Among them, diff_time represents the offset formula (unit ms), and its function is to return the time interval between two time variables, that is, to calculate the time difference between two moments, where the result of diff_time represents the time difference of each element character average value.

S83: Calculate the offset average value of the time difference average values of all elements, and the offset information is the offset average value.

In this step, the average value of the time difference of all elements can be averaged. Taking the four-digit random number as an example, the following formula can be used to calculate the average value of the offset:

result=(diff_time[0]+diff_time[1]+diff_time[2]+diff_time[3])/4.

Among them, result is the average offset, diff_time[0] represents the average time difference of the first digit, diff_time[1] represents the average time difference of the second digit, and diff_time[2] represents the average time difference of the third digit , diff_time[3] represents the average time difference of the 4th digit.

Through the above steps S81 to S83, the average value of the offset of the multimedia data is calculated based on the audio element character string and the lip language element character string, which is the offset information.

Step 409: Determine whether the offset information is within the target offset range. If yes, go to step 410 , otherwise go to step 411 .

In this step, the target offset range can be obtained through actual test data statistics, which can characterize the characteristics of the multimedia data recorded by the living body.

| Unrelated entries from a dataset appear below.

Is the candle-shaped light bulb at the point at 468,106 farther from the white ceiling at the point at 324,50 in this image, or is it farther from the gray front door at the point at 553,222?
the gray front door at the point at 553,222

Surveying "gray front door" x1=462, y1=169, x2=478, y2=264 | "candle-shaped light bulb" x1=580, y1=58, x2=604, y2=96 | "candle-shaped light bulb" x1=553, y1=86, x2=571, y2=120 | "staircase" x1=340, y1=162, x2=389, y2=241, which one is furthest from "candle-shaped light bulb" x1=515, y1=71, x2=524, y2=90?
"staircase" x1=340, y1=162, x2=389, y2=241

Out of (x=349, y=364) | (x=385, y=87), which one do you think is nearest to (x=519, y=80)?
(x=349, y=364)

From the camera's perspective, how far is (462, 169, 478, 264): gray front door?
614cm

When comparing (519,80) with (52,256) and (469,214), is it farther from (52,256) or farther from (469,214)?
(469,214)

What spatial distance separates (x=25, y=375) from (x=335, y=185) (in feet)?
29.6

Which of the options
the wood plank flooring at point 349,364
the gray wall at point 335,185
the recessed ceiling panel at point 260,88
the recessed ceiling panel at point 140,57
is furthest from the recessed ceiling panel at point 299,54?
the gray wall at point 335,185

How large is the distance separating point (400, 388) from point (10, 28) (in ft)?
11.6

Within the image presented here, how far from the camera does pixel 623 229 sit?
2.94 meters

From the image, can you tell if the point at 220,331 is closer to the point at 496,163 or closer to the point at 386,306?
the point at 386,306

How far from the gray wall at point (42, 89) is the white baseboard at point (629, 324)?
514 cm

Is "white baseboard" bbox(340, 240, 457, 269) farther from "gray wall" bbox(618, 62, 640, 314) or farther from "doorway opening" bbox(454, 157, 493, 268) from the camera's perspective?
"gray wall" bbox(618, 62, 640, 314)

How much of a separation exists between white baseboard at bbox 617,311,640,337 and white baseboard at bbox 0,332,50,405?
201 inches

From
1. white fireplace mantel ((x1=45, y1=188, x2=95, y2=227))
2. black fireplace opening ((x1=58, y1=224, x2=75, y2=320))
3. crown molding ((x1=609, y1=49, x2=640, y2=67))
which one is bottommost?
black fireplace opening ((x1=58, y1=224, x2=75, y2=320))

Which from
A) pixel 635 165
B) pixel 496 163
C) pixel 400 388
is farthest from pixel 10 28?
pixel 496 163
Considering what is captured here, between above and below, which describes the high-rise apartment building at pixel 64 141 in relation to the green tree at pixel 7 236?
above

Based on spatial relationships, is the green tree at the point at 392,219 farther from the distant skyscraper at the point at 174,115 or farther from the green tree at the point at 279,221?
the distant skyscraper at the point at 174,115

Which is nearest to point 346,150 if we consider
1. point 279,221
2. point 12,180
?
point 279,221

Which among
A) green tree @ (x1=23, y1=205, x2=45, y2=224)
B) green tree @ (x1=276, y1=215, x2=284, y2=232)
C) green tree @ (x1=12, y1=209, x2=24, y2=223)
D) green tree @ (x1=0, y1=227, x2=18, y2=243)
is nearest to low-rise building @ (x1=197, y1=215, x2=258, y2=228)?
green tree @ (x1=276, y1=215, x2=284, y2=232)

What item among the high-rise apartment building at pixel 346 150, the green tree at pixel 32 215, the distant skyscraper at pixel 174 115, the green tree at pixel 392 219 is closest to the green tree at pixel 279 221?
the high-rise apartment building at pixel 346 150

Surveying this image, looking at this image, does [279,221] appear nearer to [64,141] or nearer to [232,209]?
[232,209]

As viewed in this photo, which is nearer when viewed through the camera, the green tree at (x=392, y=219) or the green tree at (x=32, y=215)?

Step 410: Outputting multimedia data from a living body.

In this step, if the offset information is within the target offset range, it means that the offset information of the multimedia data is small enough and is multimedia data generated by actual behaviors sent by a general living body, and the output multimedia data is from a living body.

Step 411: The output multimedia data does not come from a living body.

In this step, if the offset information is not within the target offset range, it means that the current multimedia data may not be the behavior sent by the living body, or maliciously synthesized attack data, then the output multimedia data does not come from the living body, and as shown in Figure 2 In the living verification scenario shown, this verification fails. A warning can be issued.

The above-mentioned living body detection method significantly improves the accuracy of living body detection, and reduces the missed detection rate. Provides a fault tolerance rate for some videos with a small amount of audio and video out of sync. It saves the original cost of labeling a large number of audio and video asynchronous videos.

Please refer to FIG. 5 , which is a living body detection apparatus 500 according to an embodiment of the present application. The apparatus can be applied to the electronic device 1 shown in FIG. 1 , and can be applied to the living body verification scene shown in FIG. Detects whether multimedia data comes from a living body, improving the security of living body verification. The device may include: an acquisition module 501, an extraction module 502, an identification module 503 and an analysis module 504, and the principle relationships of the modules are as follows:

The acquiring module 501 is configured to acquire multimedia data to be detected. For details, refer to the description of step 301 in the above embodiment.

The extraction module 502 is configured to extract audio data and video data in the multimedia data. For details, refer to the description of step 302 in the above embodiment.

The recognition module 503 is configured to perform speech recognition on audio data to obtain voice information, and perform lip language recognition on video data to obtain lip language information. For details, refer to the description of step 303 in the above embodiment.

The parsing module 504 is configured to parse and obtain offset information between the audio data and the video data according to the voice information and the lip language information, and verify whether the multimedia data comes from a living body based on the offset information. For details, refer to the description of step 304 in the above embodiment.

In one embodiment, the recognition module 503 may be configured to: perform speech recognition on the audio data frame by frame, and obtain audio element information of the audio data. The audio start frame sequence and audio end frame sequence of each element in the audio element information are extracted, and the voice information may include: audio element information, audio start frame sequence and audio end frame sequence.

In an embodiment, the identification module 503 may be configured to: perform lip language recognition on the video data frame by frame, and obtain lip language element information of the video data. The video start frame sequence and the video end frame sequence of each element in the lip language element information are extracted, and the lip language information may include: lip language element information, video start frame sequence and video end frame sequence.

In one embodiment, the parsing module 504 may be configured to: perform data normalization processing on the speech information, generate an audio element string of a target length based on the audio element information, perform data normalization processing on the lip language information, and A lip language element string of target length is generated from the language element information. The audio element string and the lip language element string can be compared with the target string respectively, and when the audio element string and the lip language element string both match the semantics of the target string, based on the audio element string, audio Start frame sequence, audio end frame sequence, lip language element string, video start frame sequence and video end frame sequence, and calculate the offset information of multimedia data.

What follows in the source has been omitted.